6. F - Family involvement in medical rounds. This crucial factor ensures that you know what is going on medically and that you have time to talk on behalf of the patient. Remember that information flows both ways between you and the medical team. They can better care for your family member if they know who he is as a person—not just as a diagnosis—and what matters to him in terms of life goals and spiritual values.
My peers and I have proven through large scientific investigations conducted around the world in tens of thousands of patients that higher compliance by medical teams with these safety steps on a daily basis yields a greater likelihood of leaving the ICU and hospital sooner, avoiding a nursing home, and suffering less brain dysfunction—which translates into a better long-term recovery. We learned from studying 15,000 ICU patients that when a hospital team’s completion of these steps is 80 percent, for example, patients do much better than when the compliance is only 40 percent. As with any checklist, it only works when you use it. We want pilots to adhere to the flight safety checklist when we are traveling from Los Angeles to New York, right? This is no different, and I’m hoping this message will empower us all to expect the best from one another at the bedside.
The last letter in the bundle, F for Family, has been an especially contentious aspect of COVID-19 care. Early in the pandemic, we studied 2,088 ICU COVID-19 patients from around the world and learned that less than 15 percent of this large cohort of patients had any communication to a loved one (virtual or in person) during their ICU stay. Patients were isolated and alone without anyone they knew at their side, and it left them dying of loneliness. Carolyn Rogers, a COVID-19 survivor from Tennessee, told me that one day she was so desperate for human touch and connection that she sobbed asking her nurse, “Would you please just lower your mask for a moment. I have to see a human smile, or I can’t go on any longer.”

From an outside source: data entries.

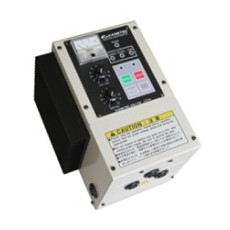 KANETEC 非接觸式卡盤主控EH-V305B系列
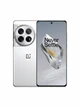 OnePlus 12 16/512 GB Белый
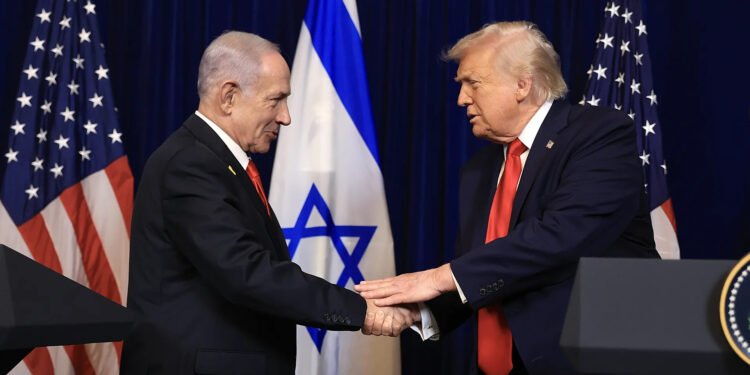 АНУ, Израиль Ираны эрчим хүчний байгууламжуудыг бөмбөгдөх төлөвлөгөө баталжээ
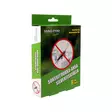 Mag-Pro Garden Sokeritoukka-ansa 6 kpl - Hyönteiskarkoittimet ja -pyydykset - 6418536028704 - 2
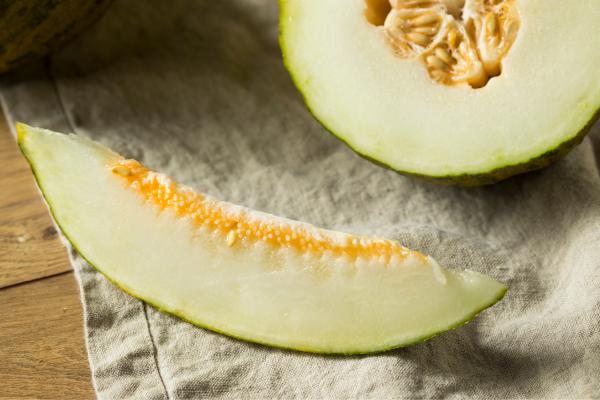 ¿El melón engorda o adelgaza? Conoce cuántas calorías tiene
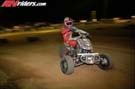 needt-racing-pro-lite-main-_JHP2325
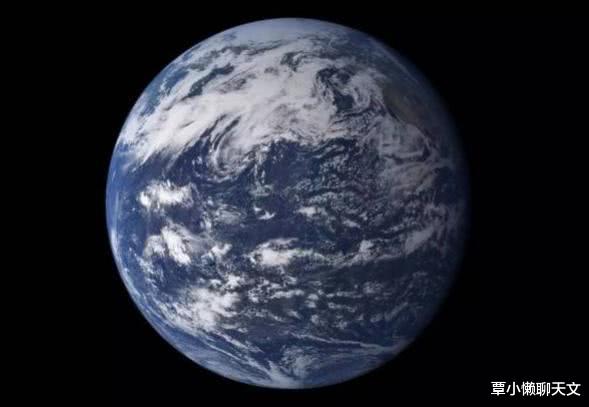 [科学家]生命都是由原子组成，既然原子可以永生，为什么生命却不行？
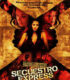 Secuestro Express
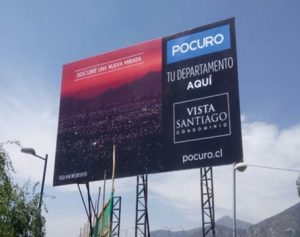 Imagen69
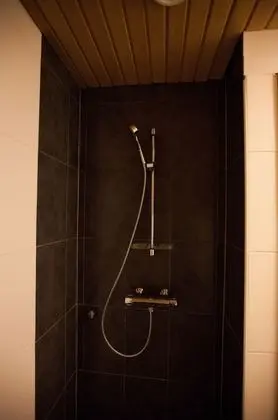 Comfort Villa, 2 Yatak Odası, Sauna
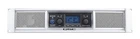 ** Qsc Gxd 4 Professional 1600W Power Amplifier With Dsp & Band Eq Box*. Price: $489.95.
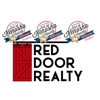 Red Door Realty, LLC gallery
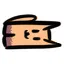 Kebo icon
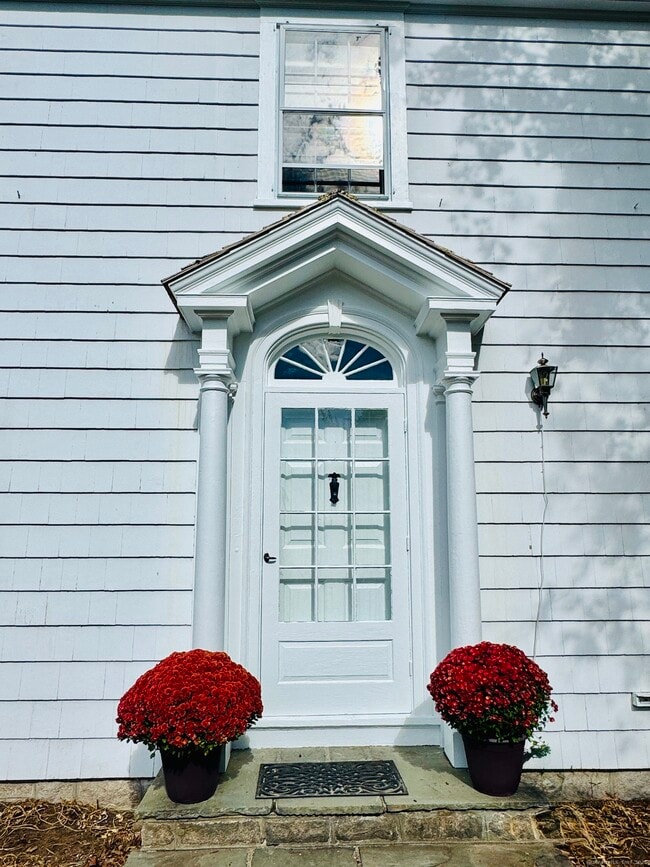 Photo - 156 Ocean View Ave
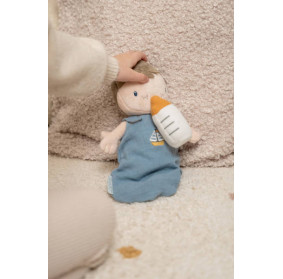 Little Dutch Laleczka Baby Jim LD4554
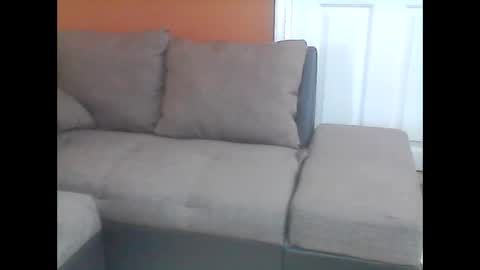 mines76 online show from 24, 9, 2025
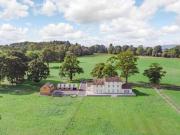 6 Bedroom Detached House For Sale In Claverley,...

An ICU stay is a fraught time for patients and families, and it may seem impossible to involve yourself in your own or a loved one’s medical care. However, becoming an active participant in key decisions during critical illness can stave off silent but deadly new disabilities (PTSD, depression, cognitive impairment, and physical weakness) that multiply exponentially after even a few days. We need you to be part of our medical team to remind us that every patient is more than a beating heart or breathing lungs to be saved. This patient is a whole person—your person—whose mind, body, and spirit is at stake. We have the tools to care for each patient in the best way possible, and those tools include your presence, your knowledge, and even your insistence in pushing us to combine humanity and compassion within our modern technological world. Your advocacy at the bedside is a stalwart force toward avoiding unintentional harm and accelerating both the patient’s and family’s long-term healing and recovery. In the throes of this ongoing pandemic, your presence has never been more important than right now.
E. Wesley Ely is the author of Every Deep-Drawn Breath: A Critical Care Doctor on Healing, Recovery, and Transforming Medicine in the ICU.